Records excerpted from a collection
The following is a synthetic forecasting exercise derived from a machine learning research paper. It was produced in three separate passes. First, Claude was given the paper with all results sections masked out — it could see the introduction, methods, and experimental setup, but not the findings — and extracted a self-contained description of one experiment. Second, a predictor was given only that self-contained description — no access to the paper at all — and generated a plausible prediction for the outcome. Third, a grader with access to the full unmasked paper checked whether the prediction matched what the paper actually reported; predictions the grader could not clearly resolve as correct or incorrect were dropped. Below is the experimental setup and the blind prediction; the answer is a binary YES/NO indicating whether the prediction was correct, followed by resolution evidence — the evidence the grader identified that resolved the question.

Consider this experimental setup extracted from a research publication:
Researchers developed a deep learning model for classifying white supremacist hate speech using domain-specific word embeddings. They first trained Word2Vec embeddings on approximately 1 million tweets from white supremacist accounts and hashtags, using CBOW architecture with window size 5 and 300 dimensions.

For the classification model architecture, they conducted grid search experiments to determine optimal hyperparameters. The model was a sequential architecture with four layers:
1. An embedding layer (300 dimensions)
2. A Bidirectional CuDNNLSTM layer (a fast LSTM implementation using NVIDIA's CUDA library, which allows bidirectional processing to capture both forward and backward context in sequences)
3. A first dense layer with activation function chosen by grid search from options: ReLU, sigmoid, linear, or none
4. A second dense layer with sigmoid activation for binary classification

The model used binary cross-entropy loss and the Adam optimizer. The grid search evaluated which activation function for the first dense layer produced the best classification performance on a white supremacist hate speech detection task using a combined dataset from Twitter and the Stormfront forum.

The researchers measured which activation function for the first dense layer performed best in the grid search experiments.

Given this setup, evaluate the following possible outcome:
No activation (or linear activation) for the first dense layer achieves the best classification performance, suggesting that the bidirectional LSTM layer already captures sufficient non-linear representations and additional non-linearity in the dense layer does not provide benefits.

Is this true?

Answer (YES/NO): YES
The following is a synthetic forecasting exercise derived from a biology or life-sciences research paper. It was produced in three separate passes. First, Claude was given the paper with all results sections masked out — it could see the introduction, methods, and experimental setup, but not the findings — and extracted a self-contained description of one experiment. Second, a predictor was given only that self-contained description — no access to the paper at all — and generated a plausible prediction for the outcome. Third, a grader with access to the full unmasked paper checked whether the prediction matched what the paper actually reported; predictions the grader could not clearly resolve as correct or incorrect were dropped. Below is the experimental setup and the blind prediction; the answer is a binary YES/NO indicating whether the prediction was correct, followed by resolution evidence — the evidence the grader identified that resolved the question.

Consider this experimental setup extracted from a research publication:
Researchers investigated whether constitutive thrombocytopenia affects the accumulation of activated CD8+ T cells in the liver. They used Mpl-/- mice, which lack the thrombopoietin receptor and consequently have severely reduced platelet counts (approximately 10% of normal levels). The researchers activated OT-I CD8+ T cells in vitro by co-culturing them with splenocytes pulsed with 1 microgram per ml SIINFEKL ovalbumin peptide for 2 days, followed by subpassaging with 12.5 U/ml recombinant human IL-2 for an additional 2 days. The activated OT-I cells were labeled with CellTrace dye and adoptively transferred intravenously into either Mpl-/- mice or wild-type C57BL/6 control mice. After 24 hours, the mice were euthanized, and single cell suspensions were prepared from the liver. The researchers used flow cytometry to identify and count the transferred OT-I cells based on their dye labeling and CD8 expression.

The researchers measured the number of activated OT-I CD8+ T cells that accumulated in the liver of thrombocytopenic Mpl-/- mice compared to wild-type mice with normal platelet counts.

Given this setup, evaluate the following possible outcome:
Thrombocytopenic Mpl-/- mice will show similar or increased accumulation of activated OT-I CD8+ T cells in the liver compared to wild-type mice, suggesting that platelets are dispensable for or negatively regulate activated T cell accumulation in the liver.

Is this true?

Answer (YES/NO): YES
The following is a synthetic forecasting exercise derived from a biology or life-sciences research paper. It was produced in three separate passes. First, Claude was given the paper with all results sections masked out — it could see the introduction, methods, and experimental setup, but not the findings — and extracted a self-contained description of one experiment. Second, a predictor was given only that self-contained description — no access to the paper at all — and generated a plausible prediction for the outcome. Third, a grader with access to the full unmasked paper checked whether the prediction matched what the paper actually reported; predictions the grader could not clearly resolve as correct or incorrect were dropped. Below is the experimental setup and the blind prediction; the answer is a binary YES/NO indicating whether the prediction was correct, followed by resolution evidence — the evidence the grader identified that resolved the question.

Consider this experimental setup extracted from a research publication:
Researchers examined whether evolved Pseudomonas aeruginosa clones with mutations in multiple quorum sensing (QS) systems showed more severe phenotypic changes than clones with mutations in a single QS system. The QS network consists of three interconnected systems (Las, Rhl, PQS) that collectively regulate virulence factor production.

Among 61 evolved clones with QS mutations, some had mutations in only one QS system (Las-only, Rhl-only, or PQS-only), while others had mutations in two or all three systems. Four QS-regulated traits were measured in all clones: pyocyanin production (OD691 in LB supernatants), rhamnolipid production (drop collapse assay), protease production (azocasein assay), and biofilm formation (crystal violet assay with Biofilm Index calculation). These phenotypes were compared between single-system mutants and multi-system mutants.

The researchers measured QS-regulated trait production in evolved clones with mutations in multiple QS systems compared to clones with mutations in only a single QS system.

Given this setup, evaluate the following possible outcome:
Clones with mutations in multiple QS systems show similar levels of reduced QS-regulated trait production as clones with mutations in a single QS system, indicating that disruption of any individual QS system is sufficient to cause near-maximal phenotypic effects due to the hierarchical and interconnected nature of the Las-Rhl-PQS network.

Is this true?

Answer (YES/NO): NO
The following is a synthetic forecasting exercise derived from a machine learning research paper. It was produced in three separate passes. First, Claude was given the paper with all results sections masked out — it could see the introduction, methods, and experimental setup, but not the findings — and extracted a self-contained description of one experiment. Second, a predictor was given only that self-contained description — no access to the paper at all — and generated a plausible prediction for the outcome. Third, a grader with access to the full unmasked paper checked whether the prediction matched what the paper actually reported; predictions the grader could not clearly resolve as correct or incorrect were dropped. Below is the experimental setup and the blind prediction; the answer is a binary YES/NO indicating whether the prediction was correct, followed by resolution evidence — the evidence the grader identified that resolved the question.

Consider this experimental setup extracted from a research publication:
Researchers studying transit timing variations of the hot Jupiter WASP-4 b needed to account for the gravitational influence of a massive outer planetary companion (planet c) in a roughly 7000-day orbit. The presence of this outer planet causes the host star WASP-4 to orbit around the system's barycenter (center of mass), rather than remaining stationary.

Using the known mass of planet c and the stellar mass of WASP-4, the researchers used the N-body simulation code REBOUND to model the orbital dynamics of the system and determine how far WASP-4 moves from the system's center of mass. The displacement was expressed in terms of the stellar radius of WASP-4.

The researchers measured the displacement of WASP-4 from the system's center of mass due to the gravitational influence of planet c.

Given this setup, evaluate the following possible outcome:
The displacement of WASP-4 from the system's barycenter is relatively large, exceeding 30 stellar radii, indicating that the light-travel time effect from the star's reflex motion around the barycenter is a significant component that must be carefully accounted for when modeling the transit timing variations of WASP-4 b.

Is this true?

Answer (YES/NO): NO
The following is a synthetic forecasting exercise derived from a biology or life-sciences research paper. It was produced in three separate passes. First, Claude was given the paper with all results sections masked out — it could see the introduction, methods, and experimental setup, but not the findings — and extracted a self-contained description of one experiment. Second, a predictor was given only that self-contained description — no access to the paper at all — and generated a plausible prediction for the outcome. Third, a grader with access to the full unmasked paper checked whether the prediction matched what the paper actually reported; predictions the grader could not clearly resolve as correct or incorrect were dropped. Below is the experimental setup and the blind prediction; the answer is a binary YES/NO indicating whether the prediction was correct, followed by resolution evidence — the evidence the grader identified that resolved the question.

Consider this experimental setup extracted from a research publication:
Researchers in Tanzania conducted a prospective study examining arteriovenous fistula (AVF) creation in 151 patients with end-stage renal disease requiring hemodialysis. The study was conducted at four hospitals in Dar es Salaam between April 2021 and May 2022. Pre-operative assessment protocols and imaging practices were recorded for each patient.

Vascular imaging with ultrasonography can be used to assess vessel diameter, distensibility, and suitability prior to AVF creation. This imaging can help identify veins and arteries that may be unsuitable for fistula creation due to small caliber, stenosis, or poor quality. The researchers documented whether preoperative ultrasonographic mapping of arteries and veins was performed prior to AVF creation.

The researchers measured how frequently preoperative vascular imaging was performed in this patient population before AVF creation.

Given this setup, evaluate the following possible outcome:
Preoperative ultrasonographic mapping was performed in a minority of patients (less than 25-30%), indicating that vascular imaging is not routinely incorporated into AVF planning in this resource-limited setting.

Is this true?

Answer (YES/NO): YES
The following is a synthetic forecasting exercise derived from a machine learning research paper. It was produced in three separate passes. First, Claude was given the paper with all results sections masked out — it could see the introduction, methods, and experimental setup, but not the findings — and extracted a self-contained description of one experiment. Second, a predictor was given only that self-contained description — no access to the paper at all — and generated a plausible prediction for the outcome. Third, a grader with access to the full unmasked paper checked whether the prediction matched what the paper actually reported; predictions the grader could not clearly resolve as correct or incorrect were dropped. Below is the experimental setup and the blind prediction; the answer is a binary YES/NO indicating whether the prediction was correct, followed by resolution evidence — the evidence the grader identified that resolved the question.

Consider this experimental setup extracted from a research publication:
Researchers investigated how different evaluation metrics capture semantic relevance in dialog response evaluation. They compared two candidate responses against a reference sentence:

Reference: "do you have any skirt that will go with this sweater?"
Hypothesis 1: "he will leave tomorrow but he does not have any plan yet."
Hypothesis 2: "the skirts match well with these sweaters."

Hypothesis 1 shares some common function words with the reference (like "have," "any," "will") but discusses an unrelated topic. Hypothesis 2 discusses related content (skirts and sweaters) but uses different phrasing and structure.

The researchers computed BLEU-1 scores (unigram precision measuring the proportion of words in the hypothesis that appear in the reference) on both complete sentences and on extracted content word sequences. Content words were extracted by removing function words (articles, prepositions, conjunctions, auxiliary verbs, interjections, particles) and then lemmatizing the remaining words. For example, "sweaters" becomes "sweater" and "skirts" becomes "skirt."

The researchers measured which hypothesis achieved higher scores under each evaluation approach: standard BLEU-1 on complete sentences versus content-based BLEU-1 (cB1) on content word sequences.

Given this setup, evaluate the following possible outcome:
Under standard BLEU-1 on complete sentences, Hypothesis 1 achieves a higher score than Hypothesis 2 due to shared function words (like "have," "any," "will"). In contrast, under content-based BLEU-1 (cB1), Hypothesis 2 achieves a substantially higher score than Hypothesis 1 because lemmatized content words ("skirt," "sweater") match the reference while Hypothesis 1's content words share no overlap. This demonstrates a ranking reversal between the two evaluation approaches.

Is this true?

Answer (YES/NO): NO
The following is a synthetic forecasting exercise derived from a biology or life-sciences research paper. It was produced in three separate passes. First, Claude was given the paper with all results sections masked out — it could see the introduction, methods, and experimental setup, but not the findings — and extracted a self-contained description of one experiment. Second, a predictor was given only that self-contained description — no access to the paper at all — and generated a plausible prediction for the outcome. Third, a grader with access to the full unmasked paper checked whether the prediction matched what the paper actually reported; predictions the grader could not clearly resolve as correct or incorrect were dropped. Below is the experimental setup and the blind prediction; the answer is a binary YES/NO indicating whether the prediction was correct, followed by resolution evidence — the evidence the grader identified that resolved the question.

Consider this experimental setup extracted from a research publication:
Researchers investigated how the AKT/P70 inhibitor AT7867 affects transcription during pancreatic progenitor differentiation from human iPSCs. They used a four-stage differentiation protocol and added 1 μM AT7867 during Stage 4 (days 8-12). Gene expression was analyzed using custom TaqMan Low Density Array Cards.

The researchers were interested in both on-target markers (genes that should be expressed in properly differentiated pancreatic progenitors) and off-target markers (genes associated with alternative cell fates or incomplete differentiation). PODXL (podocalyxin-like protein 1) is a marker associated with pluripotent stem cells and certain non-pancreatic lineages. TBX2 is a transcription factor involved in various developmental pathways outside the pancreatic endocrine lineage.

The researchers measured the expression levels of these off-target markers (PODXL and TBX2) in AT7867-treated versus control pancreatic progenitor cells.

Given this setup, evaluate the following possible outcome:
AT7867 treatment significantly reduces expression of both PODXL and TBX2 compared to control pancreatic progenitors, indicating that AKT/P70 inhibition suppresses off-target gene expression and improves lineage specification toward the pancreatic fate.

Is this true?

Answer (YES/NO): YES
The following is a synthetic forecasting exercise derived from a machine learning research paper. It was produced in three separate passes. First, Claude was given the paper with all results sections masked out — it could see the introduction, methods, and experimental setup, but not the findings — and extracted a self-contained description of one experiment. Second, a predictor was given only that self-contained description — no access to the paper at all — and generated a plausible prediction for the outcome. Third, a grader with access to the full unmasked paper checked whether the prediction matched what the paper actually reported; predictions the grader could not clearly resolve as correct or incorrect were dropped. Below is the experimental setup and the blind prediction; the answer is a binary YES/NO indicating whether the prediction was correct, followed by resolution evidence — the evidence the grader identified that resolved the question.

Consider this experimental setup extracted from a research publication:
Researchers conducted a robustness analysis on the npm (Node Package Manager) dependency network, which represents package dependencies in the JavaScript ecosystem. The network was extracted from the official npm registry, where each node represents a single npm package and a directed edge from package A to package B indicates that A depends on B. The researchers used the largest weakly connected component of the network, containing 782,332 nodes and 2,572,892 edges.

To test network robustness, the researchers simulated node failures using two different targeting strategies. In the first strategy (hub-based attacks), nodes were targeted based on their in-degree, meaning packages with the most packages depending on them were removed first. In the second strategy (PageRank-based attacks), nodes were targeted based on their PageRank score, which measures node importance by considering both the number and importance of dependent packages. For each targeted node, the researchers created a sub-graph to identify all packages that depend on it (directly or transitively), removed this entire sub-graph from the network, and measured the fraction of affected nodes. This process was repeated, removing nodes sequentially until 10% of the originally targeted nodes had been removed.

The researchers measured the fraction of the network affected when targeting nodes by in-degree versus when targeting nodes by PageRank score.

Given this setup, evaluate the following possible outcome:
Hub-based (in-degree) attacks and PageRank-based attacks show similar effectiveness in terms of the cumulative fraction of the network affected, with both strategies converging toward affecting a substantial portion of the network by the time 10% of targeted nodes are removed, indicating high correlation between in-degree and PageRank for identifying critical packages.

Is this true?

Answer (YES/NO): YES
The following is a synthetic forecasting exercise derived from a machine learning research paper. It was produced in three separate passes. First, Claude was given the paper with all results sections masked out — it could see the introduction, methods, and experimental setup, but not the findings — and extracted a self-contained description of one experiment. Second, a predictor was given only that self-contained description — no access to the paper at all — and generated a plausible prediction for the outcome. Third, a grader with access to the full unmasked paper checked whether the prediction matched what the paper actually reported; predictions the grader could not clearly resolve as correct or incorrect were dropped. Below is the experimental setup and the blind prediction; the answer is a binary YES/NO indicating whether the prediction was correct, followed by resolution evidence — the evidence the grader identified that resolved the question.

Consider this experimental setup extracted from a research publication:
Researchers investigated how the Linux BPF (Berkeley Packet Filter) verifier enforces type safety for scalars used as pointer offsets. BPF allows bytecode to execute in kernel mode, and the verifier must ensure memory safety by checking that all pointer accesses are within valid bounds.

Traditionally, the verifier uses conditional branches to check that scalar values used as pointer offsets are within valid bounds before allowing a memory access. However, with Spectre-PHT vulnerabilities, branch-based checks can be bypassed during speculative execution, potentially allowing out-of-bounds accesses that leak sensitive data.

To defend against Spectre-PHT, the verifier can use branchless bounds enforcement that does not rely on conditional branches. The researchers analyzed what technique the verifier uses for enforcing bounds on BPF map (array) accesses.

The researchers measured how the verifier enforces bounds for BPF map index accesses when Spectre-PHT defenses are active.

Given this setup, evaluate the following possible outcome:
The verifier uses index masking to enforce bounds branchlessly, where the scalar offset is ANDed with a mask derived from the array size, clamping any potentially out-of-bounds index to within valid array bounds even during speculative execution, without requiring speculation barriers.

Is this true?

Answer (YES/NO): YES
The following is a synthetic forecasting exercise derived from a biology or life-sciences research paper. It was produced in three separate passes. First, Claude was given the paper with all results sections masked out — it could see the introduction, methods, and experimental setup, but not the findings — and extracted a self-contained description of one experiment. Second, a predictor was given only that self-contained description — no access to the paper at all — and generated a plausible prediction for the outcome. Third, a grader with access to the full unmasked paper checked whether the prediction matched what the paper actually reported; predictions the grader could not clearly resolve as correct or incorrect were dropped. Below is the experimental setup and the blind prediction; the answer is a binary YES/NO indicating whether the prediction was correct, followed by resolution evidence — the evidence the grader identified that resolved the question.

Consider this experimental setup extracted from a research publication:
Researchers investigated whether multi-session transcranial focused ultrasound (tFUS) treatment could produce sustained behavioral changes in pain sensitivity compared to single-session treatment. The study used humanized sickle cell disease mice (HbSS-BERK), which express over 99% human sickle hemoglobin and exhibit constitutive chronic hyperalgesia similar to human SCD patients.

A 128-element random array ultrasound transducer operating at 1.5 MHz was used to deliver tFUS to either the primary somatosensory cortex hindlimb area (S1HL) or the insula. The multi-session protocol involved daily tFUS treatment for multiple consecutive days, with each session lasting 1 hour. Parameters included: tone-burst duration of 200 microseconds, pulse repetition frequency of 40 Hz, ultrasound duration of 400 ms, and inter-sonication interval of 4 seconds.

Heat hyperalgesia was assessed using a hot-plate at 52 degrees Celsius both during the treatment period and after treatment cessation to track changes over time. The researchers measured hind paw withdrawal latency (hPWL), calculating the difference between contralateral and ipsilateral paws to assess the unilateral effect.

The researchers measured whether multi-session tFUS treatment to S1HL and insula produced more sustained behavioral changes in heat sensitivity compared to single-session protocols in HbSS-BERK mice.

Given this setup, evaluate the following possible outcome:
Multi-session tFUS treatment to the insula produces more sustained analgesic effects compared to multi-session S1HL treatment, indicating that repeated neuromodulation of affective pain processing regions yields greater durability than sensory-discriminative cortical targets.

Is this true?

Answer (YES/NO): NO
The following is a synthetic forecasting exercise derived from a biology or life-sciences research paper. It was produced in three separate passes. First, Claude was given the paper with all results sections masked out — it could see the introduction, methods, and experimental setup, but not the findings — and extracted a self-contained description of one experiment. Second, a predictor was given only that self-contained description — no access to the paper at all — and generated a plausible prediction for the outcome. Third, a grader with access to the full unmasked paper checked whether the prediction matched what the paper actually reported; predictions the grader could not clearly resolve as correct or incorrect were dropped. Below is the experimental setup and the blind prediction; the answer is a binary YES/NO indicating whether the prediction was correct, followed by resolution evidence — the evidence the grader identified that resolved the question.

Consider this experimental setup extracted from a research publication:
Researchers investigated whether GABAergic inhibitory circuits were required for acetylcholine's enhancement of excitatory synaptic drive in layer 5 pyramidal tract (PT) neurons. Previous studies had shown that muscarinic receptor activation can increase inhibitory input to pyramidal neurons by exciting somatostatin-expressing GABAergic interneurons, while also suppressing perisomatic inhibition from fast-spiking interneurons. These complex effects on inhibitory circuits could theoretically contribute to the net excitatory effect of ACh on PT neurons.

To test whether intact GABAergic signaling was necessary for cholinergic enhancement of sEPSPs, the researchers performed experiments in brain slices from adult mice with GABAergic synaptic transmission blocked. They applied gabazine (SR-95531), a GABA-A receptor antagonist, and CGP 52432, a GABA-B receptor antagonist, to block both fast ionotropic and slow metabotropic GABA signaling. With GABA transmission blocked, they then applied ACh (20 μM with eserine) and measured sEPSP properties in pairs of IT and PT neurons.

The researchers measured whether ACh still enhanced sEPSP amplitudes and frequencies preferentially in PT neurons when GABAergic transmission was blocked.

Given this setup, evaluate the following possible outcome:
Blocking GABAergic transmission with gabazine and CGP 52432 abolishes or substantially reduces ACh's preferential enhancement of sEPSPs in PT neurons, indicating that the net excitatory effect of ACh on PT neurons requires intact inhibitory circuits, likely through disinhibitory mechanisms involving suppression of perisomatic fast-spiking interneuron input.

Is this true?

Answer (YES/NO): NO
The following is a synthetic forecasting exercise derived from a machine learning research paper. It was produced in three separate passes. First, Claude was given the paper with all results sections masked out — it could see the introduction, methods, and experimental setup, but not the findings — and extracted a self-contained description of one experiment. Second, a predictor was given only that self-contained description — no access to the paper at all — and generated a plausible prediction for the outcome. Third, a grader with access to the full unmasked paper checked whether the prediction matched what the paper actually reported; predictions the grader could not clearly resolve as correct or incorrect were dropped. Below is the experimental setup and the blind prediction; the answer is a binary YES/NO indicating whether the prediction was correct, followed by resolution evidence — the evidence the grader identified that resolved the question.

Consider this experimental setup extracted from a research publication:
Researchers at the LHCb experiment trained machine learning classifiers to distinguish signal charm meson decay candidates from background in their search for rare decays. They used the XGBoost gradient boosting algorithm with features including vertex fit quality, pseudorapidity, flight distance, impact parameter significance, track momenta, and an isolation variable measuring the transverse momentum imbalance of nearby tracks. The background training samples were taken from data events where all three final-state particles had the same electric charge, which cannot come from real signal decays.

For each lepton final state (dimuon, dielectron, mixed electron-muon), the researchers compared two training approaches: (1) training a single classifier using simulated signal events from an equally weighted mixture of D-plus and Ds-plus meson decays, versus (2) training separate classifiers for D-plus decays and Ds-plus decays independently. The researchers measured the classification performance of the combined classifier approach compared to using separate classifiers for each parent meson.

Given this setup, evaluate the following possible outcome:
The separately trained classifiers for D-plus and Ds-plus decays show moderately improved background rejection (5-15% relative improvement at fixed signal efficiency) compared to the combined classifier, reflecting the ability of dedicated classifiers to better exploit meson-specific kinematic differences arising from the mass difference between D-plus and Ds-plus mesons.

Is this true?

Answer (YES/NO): NO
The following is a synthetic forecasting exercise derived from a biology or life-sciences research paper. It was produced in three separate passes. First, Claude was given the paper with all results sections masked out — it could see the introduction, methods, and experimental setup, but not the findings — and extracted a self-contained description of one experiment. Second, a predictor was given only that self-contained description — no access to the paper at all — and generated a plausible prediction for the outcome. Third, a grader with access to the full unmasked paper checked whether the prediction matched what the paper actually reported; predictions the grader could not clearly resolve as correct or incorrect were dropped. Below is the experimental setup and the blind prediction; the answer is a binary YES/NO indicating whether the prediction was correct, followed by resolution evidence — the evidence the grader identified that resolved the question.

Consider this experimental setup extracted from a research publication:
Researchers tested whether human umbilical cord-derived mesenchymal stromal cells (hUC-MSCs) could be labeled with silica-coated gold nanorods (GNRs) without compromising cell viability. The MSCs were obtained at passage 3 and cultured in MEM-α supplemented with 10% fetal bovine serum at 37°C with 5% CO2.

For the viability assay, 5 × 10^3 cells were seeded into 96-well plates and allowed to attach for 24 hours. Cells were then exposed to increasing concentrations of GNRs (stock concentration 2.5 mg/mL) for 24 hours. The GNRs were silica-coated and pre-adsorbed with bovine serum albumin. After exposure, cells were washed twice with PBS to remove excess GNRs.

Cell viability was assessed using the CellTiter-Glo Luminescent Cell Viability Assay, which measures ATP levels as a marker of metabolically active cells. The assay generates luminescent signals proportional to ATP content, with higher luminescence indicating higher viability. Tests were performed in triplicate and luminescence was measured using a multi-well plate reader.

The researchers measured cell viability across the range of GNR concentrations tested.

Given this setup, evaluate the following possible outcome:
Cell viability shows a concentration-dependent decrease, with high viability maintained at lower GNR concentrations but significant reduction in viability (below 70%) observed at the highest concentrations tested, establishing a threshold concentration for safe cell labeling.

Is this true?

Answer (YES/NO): NO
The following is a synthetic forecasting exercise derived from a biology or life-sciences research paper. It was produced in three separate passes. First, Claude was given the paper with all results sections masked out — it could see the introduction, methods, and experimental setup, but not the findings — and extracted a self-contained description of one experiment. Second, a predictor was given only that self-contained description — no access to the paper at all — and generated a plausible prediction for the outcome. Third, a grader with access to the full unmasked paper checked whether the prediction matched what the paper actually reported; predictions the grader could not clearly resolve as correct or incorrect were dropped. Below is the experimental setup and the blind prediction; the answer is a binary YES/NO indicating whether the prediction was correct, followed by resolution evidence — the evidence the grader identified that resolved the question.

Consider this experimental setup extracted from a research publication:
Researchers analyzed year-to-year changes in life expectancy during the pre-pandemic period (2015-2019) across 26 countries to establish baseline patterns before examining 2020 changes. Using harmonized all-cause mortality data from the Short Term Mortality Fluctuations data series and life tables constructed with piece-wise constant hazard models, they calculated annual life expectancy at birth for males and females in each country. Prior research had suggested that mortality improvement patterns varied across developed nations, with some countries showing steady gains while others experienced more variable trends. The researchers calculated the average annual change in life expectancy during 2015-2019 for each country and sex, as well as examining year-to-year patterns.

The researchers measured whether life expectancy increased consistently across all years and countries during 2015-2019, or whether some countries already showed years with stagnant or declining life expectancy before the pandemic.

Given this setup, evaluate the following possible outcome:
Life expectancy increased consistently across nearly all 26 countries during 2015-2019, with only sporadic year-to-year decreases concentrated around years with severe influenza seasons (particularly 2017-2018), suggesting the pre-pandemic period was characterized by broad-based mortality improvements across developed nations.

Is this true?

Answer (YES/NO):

Problem to work on: Among the records above, find each line containing the string "sigmoid" and copy it.

Task response:
3. A first dense layer with activation function chosen by grid search from options: ReLU, sigmoid, linear, or none
4. A second dense layer with sigmoid activation for binary classification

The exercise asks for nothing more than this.